Tellabs Pulls a Switch
The company said the move is an attempt to "reinvent Tellabs" by more closely aligning its "cost structure and asset base with expected revenues." The TITAN 6700 isn't in any trials and was therefore not likely to produce revenues anytime soon.
Tellabs' mediocre results in next-generation optical networking have become more apparent in recent months, as it struggles to compete with a host of startups in a bleak spending environment (see Tellabs Losing Its Edge?). The news is especially troubling for investors, because the company has pinned future expectations to the success of its new lines of optical switches (see Tellabs Pins Hopes on Optical).
But some analysts say the move is positive because it indicates Tellabs' willingness to make tough decisions. "Equipment makers are having to decide which of their children will stay in the liferaft," says Rick Schafer of CIBC World Markets. "This shows Tellabs is willing to address meaningful change."
Schafer says the TITAN 6700, a point-to-point, electrically-based optical core switch, was over 12 months late to market and lacked key features, such as support for mesh networking. These drawbacks made competition against the likes of established players such as Ciena Corp. (Nasdaq: CIEN) and Tellium Inc. (Nasdaq: TELM) tough, particularly given the downturn in carrier spending.
Tellabs says it's redeploying most of the resources that were dedicated to the TITAN 6700 to its other optical platform, the TITAN 6100, a 32-channel DWDM system that supports ring topologies for metro networks. For instance, a wavelength management system initially developed for the optical switch is set to be ported to the TITAN 6100.
But the jury's out on whether these measures will be sufficient to propel Tellabs' optical strategy out of its inertia.

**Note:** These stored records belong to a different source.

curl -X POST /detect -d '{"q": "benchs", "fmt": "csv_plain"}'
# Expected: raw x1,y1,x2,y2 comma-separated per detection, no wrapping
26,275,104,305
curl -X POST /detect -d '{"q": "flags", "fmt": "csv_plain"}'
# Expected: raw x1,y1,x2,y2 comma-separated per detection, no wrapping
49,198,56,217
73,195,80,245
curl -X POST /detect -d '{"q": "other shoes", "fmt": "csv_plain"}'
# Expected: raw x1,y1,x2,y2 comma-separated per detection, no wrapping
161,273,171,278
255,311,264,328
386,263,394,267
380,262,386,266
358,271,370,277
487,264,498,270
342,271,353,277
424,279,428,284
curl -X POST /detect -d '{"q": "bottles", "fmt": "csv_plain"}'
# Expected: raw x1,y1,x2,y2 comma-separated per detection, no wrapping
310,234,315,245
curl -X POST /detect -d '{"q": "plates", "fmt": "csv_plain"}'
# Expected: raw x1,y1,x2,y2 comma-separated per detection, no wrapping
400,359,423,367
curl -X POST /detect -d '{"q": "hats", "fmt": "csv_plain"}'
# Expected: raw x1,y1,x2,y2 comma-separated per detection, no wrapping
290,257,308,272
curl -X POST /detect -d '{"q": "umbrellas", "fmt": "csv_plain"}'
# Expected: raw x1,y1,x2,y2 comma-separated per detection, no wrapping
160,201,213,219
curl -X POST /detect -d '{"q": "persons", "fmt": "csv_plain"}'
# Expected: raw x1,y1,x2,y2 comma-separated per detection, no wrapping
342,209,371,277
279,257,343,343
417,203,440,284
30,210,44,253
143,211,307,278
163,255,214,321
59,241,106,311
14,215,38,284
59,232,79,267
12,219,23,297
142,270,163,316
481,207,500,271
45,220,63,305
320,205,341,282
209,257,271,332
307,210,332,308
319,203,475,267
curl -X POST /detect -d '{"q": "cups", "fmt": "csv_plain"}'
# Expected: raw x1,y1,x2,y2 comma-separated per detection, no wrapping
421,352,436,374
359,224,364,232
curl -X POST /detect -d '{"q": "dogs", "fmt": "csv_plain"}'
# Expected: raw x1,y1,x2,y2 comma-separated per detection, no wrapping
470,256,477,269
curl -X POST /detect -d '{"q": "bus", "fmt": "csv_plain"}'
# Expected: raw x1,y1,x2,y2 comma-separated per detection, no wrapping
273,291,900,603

The TITAN 6100 has a couple of strikes against it. Despite its solid feature set and the fact that it's generating revenue for Tellabs, it reportedly hasn't distinguished itself with carriers. Though Tellabs' latest quarterly report states that the 6100 and the 6500 ATM crossconnect combined accounted for more than 10 percent of last quarter's revenues (see Tellabs Pins Hopes on Optical), analysts believe the 6100's share of that slice was minimal.
To boot, the TITAN 6100 recently made headlines by being passed over by Verizon Communications Inc. (NYSE: VZ), which is a longtime customer of Tellabs' digital crossconnect switch, the TITAN 5500.
Reasons for Verizon's snub aren't clear. But analysts believe the 6100's features aren't compelling enough at the price. "We consider [the TITAN 6100] a 'me too' product," states Alex Henderson of Salomon Smith Barney in a note issued today.
Henderson indicates that Tellabs is between a rock and a hard place. "In our opinion, the weak performance of the TITAN 6500 and the waning position of the TITAN 5500 puts Tellabs in a precarious position in terms of new product opportunity and portfolio longevity."
"This is a legacy equipment company that has struggled to make inroads in next-generation Sonet and WDM," says CIBC's Schafer. "They need to make an aggressive move." In his opinion, it would behoove Tellabs to consider leveraging the strength left in its balance sheet and stock price toward acquiring the optical innovation it lacks.
He isn't alone. For months, the industry rumor mill has featured a marriage of Tellabs and Sycamore Networks Inc. (Nasdaq: SCMR). From time to time, gossip also favors a possible acquisition of Calient Networks Inc., the photonic switch startup with which Tellabs has a longstanding investment and interoperability relationship (see Calient Networks).
Right now, Sycamore is favored. "Tellabs reportedly has had some problems with software, and Sycamore's strong in software," says Sam Greenholtz, senior analyst at Communications Industry Researchers Inc. He says Sycamore lacks Tellabs' expertise in hardware.
Tellabs declines to comment on strategic elements of its business plans, such as acquisitions. But the present economic crunch could put any hopes of a merger on hold. Calient has struggled in recent months with its own financial position, and Sycamore's problems are well known (see Sycamore Enters Crisis Mode).